Handwritten thank-you notes return

Douglas Conant, Campbell Soup’s former CEO, invested an hour a day (an eternity in a Fortune 500 CEO’s schedule) and claims to have written at least 30,000 thank-you notes to employees over the course of his 10-year post at the soup giant. More recently, Facebook CEO Mark Zuckerberg revealed he is challenging himself to write one personal thank-you note each day.

In today’s world of communication, thanks to email, Facebook messaging, Tweets, WeChat or Snapchat, (to name just a few), many have abandoned pen and ink for expressing gratitude. However, something tells me a refreshing recurrence of the lost art of handwritten thank-yous is starting to trend once again.

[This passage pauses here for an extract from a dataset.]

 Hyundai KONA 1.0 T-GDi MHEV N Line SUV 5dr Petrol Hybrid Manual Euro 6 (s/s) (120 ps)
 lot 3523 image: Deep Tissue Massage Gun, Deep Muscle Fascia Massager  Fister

We’re all aware of the value attached with writing thank-you notes, as it’s one of the best ways to personally express one’s appreciation, and it’s a natural way for hospitality to boost client loyalty, referrals and overall success.

A feel-good story from John Kralik, a judge for the California Superior Court of Los Angeles County, really drove home what I sense is a trend on the rise. His approach of writing employee and client thank-you notes (tallied at 900-plus) was taken to ease him out of despair and into a newfound successful phase of life.

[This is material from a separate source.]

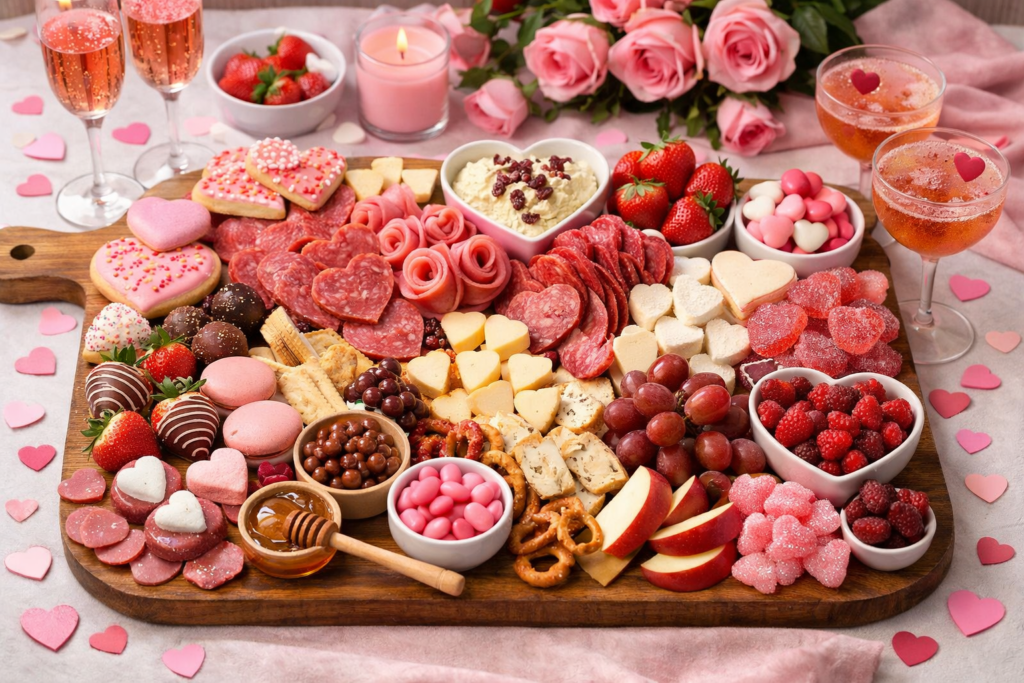 The-Cozy-Night-In-Dessert-Board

When Kralik started a year-long daily thank-you project, he didn’t consider how the practice of thanking people might actually be good for business. With everything going wrong in his life and work, Kralik decided to spend a year writing a thank-you note each and every day. Quickly, it became apparent that gratitude not only improved his own outlook and that of his employees, but it also appealed to clients.

Kralik wrote to everyone from his top clients to his barista at the coffee shop, taking the time to describe the specifics of what he was grateful for. The practice improved his outlook, repaired broken relationships and — imagine this — turned his struggling law firm around.

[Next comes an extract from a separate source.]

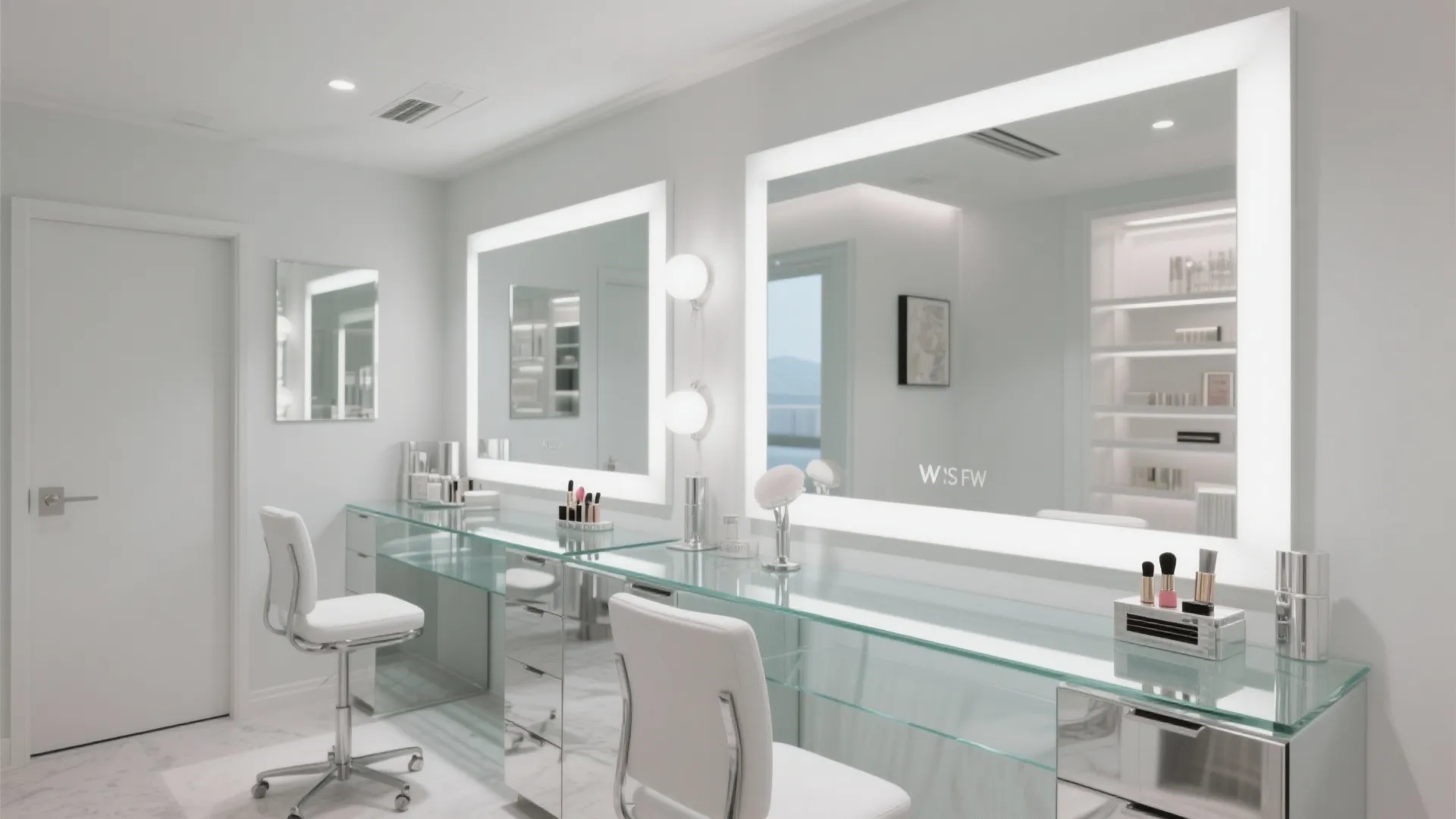 Glass Elements for Openness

PepsiCo CEO Indra Nooyi has taken personal, handwritten thank-yous a step further by sending letters to the parents of Pepsi executives. She began doing this after a trip home to India where she witnessed her own mother’s pride over the praise she received about her daughter’s success. So Nooyi decided to write to the parents of each of her direct-reports so they could not only experience pride in their children, but also would know they had succeeded as a parent.

What are your thoughts on the handwritten thank-you trend? Do you or will you participate, and do you feel it’s an instrumental task for your place of business? I look forward to hearing your thoughts!